** Opening Excerpt provided block **

Market Outlook

Outlook for Investment Markets

Markets have been roiled by a series of unpleasant shocks—most recently by the Russian invasion of Ukraine, on top of a pre-existing spike in inflation, the ongoing evolution of the coronavirus, and the prospect of central banks unwinding the ultra-easy monetary policies that had helped sustain asset performance (other than the returns from cash) in previous years. Both bonds and equities are in the red for the year to date. The outlook remains subject to a high level of economic and geopolitical uncertainty: What happens next in Ukraine remains impossible to predict, and further deterioration in financial markets if (for example) there are expanded sanctions or a wider conflict cannot be ruled out. The scale and duration of the current inflationary surge, and the size and timing of central banks’ likely response, are also in play. As always, prudent portfolio diversification remains the first best defence against heightened risks, and some emphasis on the relatively defensive end of growth assets, and on assets which provide a degree of inflation hedging, look useful options in current circumstances.

 

Australian Cash & Fixed Interest — Outlook

Officially, the Reserve Bank of Australia, or RBA, has largely maintained its “prepared to be patient” rhetoric, with any interest-rate hikes said to be still some distance off. But the slight rise in short-term rates is a small signal that the financial markets are increasingly of the view that an RBA move is getting closer after all: At a business conference earlier this month, for example, the RBA governor said that “it is plausible the cash rate will be increased later this year”. Forecasters are shifting in that direction: National Australia Bank, or NAB, for example, changed its monetary policy call this month and now expects a 0.15% increase in the cash rate in August, followed by two 0.25% increases later this year and further rises in ’23. The futures market is also pricing in substantial increases in the 90-day bank bill yield, which is expected to be more than 2% higher, at 2.45%, by mid-2023.

** Closing Excerpt provided block **
** Opening Information supplied block **

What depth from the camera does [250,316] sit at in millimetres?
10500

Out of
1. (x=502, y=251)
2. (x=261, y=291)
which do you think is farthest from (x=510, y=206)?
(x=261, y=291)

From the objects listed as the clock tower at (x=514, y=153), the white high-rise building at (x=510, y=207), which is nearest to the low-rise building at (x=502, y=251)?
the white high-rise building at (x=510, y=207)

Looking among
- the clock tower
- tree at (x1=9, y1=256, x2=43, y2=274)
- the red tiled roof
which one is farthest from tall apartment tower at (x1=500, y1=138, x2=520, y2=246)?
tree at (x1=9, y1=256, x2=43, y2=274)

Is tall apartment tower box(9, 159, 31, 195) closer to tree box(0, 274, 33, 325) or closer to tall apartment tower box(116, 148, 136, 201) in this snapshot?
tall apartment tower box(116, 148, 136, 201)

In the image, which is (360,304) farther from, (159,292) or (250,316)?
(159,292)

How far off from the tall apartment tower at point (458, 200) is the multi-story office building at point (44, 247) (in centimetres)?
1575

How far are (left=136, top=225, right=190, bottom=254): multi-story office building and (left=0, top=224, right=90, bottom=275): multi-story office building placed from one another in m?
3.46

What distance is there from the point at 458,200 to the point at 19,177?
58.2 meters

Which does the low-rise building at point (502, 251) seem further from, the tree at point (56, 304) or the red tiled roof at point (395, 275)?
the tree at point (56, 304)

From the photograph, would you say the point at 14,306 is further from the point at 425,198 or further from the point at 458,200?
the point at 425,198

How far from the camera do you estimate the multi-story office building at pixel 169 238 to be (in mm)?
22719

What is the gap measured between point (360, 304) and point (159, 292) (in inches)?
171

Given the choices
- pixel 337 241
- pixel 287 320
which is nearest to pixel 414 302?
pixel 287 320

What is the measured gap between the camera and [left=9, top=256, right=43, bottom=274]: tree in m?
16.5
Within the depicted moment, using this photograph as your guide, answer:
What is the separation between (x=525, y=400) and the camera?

** Closing Information supplied block **
** Opening Information supplied block **

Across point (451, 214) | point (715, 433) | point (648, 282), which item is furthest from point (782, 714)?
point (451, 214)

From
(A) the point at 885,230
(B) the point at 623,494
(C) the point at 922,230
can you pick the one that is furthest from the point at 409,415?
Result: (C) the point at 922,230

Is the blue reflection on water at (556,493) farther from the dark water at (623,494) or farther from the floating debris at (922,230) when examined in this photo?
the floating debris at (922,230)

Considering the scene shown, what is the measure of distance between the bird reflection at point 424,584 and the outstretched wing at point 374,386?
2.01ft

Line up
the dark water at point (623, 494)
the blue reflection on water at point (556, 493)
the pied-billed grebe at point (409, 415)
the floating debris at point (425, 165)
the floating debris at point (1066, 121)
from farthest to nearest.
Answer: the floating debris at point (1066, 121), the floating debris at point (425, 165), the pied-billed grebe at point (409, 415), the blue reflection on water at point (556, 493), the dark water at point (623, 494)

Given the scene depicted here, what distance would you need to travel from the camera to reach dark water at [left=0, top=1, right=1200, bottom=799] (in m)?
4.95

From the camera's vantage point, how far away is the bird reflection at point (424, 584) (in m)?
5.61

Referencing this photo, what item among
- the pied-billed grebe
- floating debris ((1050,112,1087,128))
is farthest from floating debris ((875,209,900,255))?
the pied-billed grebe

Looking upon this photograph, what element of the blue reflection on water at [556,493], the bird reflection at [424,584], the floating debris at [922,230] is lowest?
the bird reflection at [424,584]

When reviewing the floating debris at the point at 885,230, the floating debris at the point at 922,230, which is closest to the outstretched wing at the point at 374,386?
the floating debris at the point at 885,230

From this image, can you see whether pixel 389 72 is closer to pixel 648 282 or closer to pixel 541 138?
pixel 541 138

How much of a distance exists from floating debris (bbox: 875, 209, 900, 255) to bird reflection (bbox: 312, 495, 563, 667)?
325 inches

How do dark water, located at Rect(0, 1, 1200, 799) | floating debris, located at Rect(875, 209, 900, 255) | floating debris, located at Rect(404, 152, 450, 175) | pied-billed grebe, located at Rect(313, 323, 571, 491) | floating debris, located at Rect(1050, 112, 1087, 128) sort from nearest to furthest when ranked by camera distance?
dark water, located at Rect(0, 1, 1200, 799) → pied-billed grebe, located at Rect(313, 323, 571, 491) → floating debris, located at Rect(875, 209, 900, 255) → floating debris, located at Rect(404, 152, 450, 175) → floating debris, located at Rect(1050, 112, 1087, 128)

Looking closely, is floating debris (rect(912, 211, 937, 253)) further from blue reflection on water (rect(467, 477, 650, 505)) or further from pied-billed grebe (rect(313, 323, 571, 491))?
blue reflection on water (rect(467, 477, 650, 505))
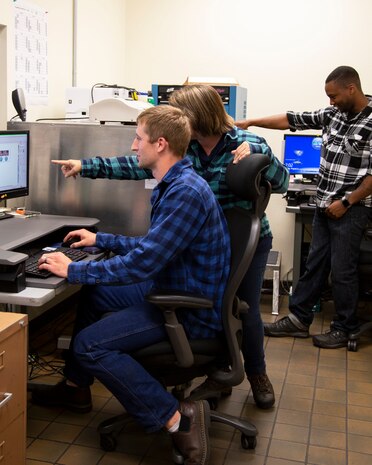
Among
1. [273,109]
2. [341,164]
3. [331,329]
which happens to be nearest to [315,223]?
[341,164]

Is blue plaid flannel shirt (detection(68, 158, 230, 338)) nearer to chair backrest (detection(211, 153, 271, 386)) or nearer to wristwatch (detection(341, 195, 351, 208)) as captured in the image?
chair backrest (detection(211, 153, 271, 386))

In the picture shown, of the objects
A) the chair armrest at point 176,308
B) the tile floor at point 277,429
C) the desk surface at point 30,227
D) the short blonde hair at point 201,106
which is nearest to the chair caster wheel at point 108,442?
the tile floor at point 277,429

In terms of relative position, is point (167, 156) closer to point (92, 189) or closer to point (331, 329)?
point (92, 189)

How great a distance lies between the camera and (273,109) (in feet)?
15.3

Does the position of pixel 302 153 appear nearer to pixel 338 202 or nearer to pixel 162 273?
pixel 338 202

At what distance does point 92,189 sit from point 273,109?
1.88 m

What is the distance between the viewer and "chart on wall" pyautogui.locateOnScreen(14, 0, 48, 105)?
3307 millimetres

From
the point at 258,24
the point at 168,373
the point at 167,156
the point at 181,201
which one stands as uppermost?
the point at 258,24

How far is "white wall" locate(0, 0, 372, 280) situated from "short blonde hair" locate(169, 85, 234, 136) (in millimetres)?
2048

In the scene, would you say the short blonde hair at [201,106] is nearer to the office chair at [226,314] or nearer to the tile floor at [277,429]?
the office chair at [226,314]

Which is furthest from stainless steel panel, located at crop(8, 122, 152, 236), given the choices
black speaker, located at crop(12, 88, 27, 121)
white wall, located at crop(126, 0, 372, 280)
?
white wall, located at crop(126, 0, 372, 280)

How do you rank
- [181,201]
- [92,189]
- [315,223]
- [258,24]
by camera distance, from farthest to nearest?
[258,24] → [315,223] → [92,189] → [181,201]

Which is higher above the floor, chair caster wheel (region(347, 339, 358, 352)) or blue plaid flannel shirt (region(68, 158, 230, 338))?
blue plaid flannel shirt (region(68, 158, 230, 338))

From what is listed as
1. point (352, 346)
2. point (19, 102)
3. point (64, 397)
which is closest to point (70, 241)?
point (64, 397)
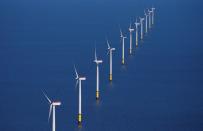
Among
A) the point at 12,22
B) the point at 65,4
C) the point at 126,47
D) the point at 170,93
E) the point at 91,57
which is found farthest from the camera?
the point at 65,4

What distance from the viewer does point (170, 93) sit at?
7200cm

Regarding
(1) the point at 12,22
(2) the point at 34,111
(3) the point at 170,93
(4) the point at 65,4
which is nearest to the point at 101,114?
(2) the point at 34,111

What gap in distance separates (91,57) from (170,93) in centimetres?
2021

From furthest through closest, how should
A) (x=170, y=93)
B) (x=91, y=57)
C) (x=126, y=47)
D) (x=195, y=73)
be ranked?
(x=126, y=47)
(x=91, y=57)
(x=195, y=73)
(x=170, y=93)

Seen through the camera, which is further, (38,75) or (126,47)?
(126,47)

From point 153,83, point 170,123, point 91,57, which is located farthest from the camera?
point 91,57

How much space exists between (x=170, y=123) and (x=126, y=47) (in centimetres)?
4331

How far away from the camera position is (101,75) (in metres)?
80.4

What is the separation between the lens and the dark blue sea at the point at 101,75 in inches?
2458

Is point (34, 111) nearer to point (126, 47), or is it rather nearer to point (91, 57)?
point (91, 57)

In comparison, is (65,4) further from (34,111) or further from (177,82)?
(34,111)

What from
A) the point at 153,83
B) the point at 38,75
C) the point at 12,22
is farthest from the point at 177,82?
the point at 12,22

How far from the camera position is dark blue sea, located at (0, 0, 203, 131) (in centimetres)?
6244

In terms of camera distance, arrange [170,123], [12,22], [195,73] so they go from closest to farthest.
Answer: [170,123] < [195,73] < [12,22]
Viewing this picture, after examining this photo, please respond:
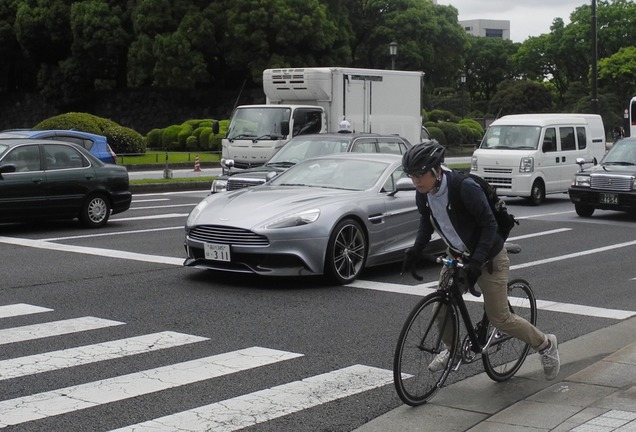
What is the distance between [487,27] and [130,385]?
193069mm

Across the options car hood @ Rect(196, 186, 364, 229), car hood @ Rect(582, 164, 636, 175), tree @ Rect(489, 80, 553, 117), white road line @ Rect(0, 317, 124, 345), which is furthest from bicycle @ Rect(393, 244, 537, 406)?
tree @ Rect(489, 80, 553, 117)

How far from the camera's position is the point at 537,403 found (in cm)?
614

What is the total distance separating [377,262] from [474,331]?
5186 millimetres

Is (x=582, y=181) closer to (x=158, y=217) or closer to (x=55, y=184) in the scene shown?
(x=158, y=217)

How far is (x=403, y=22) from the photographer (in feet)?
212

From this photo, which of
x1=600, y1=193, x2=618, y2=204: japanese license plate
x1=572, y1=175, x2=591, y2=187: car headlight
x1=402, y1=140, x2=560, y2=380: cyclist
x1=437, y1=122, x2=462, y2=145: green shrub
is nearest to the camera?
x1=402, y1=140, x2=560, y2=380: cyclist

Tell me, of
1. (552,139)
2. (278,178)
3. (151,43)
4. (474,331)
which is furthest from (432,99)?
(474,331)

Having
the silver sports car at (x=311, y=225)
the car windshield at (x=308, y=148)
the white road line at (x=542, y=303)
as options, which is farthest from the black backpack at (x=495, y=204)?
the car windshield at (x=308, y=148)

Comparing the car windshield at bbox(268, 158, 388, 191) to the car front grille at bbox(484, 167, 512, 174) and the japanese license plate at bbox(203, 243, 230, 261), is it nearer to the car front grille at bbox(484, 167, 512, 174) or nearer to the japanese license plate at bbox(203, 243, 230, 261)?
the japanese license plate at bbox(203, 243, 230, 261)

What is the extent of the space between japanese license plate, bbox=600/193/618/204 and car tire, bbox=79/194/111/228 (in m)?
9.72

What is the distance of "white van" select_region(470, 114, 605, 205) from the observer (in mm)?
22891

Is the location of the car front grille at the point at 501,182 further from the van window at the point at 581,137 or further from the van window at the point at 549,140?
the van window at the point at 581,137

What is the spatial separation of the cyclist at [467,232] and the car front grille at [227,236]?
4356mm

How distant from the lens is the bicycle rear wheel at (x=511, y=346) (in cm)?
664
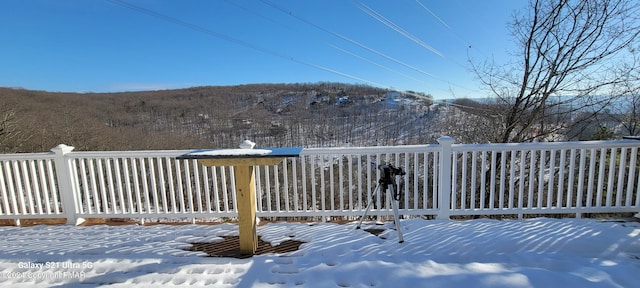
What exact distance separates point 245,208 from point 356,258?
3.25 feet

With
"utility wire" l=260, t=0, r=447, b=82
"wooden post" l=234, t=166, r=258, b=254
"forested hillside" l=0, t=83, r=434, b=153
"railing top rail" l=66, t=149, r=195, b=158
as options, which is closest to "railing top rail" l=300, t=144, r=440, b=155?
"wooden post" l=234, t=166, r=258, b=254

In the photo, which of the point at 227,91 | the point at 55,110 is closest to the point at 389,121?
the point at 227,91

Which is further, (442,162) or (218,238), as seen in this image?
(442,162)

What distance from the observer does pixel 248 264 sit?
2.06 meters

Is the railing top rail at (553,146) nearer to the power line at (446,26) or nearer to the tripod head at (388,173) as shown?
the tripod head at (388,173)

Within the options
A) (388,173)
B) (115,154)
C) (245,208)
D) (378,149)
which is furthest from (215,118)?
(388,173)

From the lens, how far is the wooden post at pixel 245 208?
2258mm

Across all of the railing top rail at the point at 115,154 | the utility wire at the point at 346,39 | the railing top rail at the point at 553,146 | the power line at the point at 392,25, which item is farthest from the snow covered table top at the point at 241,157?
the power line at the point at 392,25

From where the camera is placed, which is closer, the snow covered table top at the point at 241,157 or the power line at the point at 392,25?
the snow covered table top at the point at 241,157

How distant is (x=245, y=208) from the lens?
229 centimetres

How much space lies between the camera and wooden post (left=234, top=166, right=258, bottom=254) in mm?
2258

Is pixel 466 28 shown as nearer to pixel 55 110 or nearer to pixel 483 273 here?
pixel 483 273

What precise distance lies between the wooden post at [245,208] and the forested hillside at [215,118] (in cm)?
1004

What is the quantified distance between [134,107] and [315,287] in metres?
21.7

** Closing Information supplied block **

> [Directions]:
According to the market outlook, what cash-rate increase does National Australia Bank now expect in August?

> [Reply]:
A 0.15% increase.